Attorney General Merrick Garland declared on Thursday that the Department of Justice is extending its hate crime reporting efforts and that it would not hold criminals accountable.
Garland stated during a panel discussion at the White House Hate Crimes Summit that the agency plans to expand its United Against Hate programme to all 94 U.S. Attorney’s offices nationwide within the next year. The outreach training programme seeks to assist individuals in identifying and preventing hate crimes, as well as to strengthen partnerships with law enforcement.
Garland stated in announcing the action that the DOJ does not investigate or prosecute anyone based on their ideology or “the opinions they hold.”
“However, in our democracy, people do not have the right to do violent acts or make unlawful violent threats inspired by bigotry or hatred,” Garland stated.
“The Justice Department will not hesitate to hold anyone accountable who do so,” he added.
Garland, who was appointed by President Joe Biden and has led the department since March 2021, mentioned earlier this year’s convictions of three men who killed Ahmaud Arbery, which he claimed happened “simply because he was a Black guy running on a public roadway.”
He also mentioned Jose Gomez of Texas, who pled guilty to charges of assaulting an Asian family, and Raymond Fehring of New York, who wrote more than 60 letters to LGBTQ-affiliated persons and groups, “many of which contain threats to kill, shoot, and bomb the receivers.”
“We also had a guy convicted in Tennessee for a series of arsons that targeted Catholic, Methodist, and Baptist churches in the state,” Garland added.
According to Department of Justice data, more than 40 persons were charged with bias-motivated crimes between January 2021 and May 2022, with more than 35 convictions.
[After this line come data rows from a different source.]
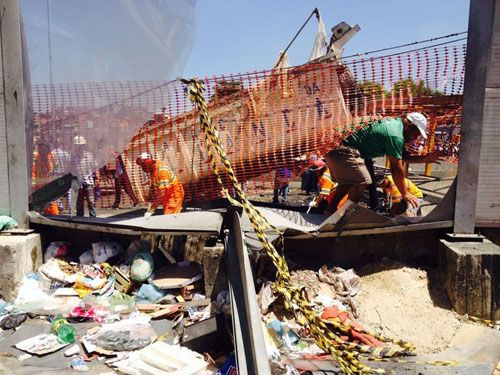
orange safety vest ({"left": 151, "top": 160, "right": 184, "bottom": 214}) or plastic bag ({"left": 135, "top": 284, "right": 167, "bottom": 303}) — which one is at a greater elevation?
orange safety vest ({"left": 151, "top": 160, "right": 184, "bottom": 214})

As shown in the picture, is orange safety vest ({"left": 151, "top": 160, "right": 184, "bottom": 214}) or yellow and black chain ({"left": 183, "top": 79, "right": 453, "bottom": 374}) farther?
orange safety vest ({"left": 151, "top": 160, "right": 184, "bottom": 214})

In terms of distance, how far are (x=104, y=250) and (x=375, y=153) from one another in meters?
3.66

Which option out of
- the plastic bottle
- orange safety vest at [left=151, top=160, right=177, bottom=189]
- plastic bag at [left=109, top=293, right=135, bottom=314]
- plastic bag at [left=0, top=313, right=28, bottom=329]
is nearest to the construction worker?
orange safety vest at [left=151, top=160, right=177, bottom=189]

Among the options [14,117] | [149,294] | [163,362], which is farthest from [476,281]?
[14,117]

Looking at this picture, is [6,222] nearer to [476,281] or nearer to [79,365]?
[79,365]

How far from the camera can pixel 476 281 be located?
3.68 meters

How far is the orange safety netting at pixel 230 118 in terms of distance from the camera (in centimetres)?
438

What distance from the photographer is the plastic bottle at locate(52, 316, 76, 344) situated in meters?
3.52

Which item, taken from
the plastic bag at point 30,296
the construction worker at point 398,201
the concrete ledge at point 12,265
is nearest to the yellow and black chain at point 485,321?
the construction worker at point 398,201

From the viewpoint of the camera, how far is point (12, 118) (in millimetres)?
4543

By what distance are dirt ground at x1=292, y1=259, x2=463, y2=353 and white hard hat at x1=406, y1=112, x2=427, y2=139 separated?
5.39ft

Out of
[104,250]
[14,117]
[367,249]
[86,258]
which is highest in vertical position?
[14,117]

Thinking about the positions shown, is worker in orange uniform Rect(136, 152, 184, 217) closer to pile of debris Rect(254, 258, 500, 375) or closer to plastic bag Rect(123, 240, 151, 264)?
plastic bag Rect(123, 240, 151, 264)

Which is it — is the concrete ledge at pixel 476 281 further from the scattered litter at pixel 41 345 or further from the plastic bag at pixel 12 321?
the plastic bag at pixel 12 321
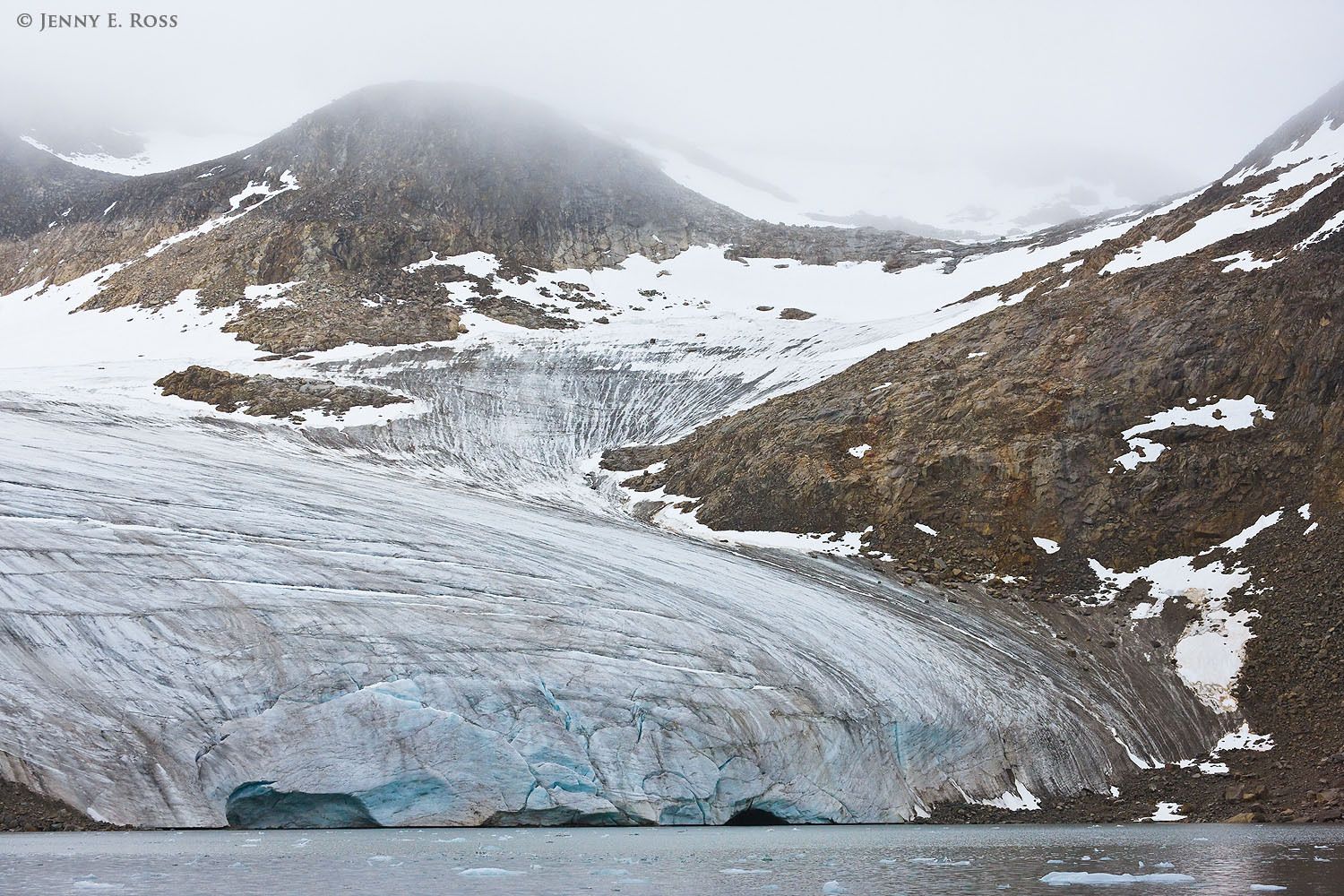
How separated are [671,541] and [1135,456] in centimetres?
1460

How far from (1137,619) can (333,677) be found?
67.7 feet

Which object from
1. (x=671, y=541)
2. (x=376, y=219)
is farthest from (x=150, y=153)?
(x=671, y=541)

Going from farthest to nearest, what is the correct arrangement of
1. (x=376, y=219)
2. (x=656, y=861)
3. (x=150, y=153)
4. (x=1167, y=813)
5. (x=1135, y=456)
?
(x=150, y=153), (x=376, y=219), (x=1135, y=456), (x=1167, y=813), (x=656, y=861)

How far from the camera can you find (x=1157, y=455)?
3119 centimetres

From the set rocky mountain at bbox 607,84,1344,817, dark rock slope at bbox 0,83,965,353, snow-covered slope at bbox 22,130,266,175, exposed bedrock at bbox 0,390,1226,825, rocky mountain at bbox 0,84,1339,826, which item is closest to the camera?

“But we also realise that prosecutions alone are insufficient,” Garland said, explaining why the department is incorporating the United Against Hate programme into the offices of all federal prosecutors.
Pilot programmes have already been completed successfully in the United States Attorney’s Offices for the Districts of Massachusetts, New Jersey, and Washington, D.C., he stated.
The program’s engagement in New Jersey is described as “deepening linkages with local community members, advocacy groups, and other federal and state agencies to defend civil rights.”
One month before New Jersey was chosen as one of three districts for the pilot programme in August, U.S. Attorney Philip Sellinger announced the establishment of a civil rights section inside his office. According to the office’s website, the newly formed section was tasked with carrying out the United Against Hate project.
Garland stated on Thursday that the Department of Justice’s civil rights division and the FBI play critical roles in the programme.
The FBI has started a National Anti-Hate Crimes campaign using billboards, radio, and social media commercials throughout the previous year. According to the Department of Justice website, civil rights violations and hate crimes enforcement have been prioritised across all 56 of its field offices, and at least one assistant U.S. attorney has been assigned to serve as a civil rights coordinator in each of the 94 federal prosecutor offices.
Garland concluded his remarks on Thursday by saying that “confronting unlawful acts of hatred is tough and demanding work.”
“All individuals in this nation should be free from fear of being assaulted or harassed because of where they come from, what they look like, who they love, how they worship, or what they believe,” he added.
He said that the Justice Department “will never cease working toward that purpose.”
Susan Rice, Biden’s domestic policy advisor, hosted Thursday’s discussion, which also included Homeland Security Secretary Alexander Mayorkas, National Endowment for the Humanities Chair Shelly Lowe, and AmeriCorps CEO Michael Smith.